قهوتك doesn't always mean 'the coffee that you make', it can sometimes mean 'the coffee that you have with you now'. Sometimes it even means 'the coffee that you brought', it all depends on context. I agree that we don't really use اشرب قهوتك much but this particular case is closer to رأس مالك because frankly, I'm much more likely to say اشرب قهوتك than اشرب فنجانك - the latter sounds off and if I used it the person I say it to will probably comment that 'he can't drink cups!'



cherine said:


> As for the handbag, it's very common and natural to say شنطة إيدك shanTet iidek.



Most of the time in PA we just say شنتّك, but I think I have heard شنتت إيدك a couple of times. I think that elroy has a point about the effect of dialect.



elroy said:


> but I feel like in MSA, the _structure_ has to be either correct or incorrect, regardless of the specific phrase in question.



I don't fully agree, it has to make semantic sense as well as be grammatically correct, so context makes a difference. I think we agreed that you can say رأس مالي because it's semantically correct, but you can't say كرة قدمي because it's semantically incorrect. Grammatically, both are correct.

The issue we have with غرفة نومي, the subject of this discussion, is that it falls within the gray area: it's not semantically incorrect, but it's not really what the person saying it means. In my opinion, this is the problem: the person saying it _means_ one thing, but is _saying_ another and not realising it.
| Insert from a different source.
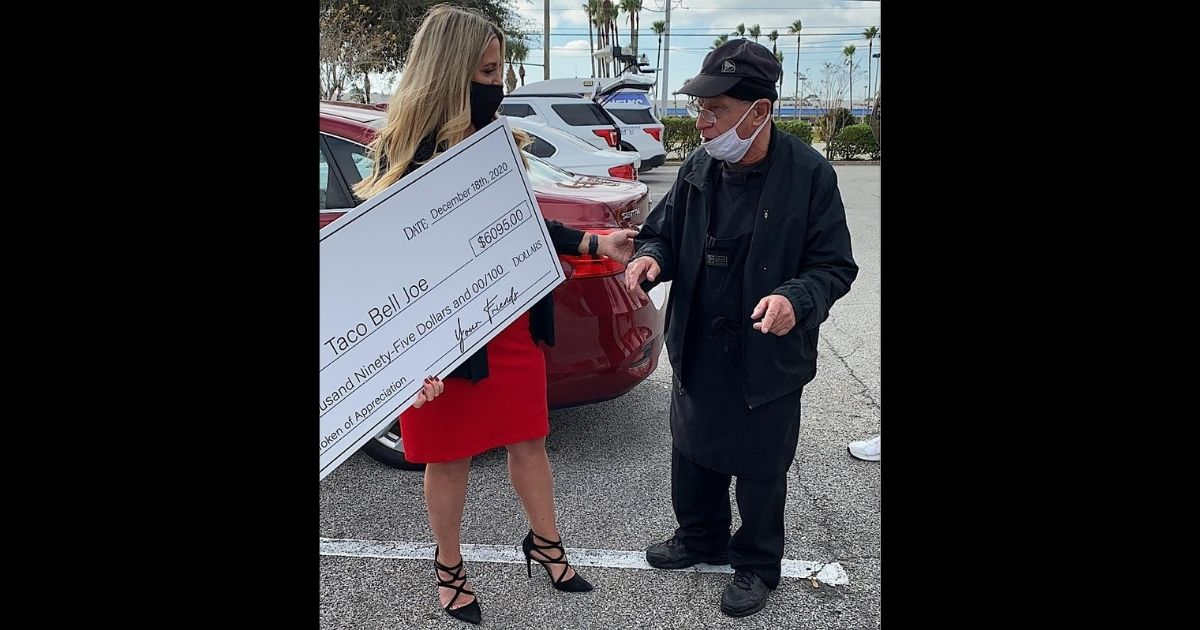 Tricia Phillippi present Taco Bell Joe with a check for over $6,000 after he won a local online popularity contest for his upbeat demeanor and kindness.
What further complicates matters is that a decent percentage (possibly most) of those hearing it would understand what he means, not what he says!


----------



## elroy

Matat said:


> Elroy, I'm going to have to ask you to excuse me because I can't continue this conversation. I've invested way more time into this than I expected to and I'm way too busy to continue discussing it.


 إذنك معك.  


Mahaodeh said:


> قهوتك doesn't always mean 'the coffee that you make'


 I never said it did.   My point was that فنجان قهوتك _could be confusing_ because the predominant meaning of قهوتك is "the coffee that you make." 

I agree that اشرب فنجانك is unlikely (but not impossible).  I'm comfortable with either اشرب قهوتك or اشرب فنجانك القهوة - although, again, in many cases we would just say اشرب القهوة and the meaning would be clear from context.  In any case, we definitely do _*not*_ say اشرب فنجان قهوتك. 


Mahaodeh said:


> I think I have heard شنتت إيدك a couple of times.


 Are you sure this was Palestinian?  To me, it sounds almost as bad as كرة قدمك!  (By the way, for me "handbag" is جزدان, but I know some people do use شنتة.)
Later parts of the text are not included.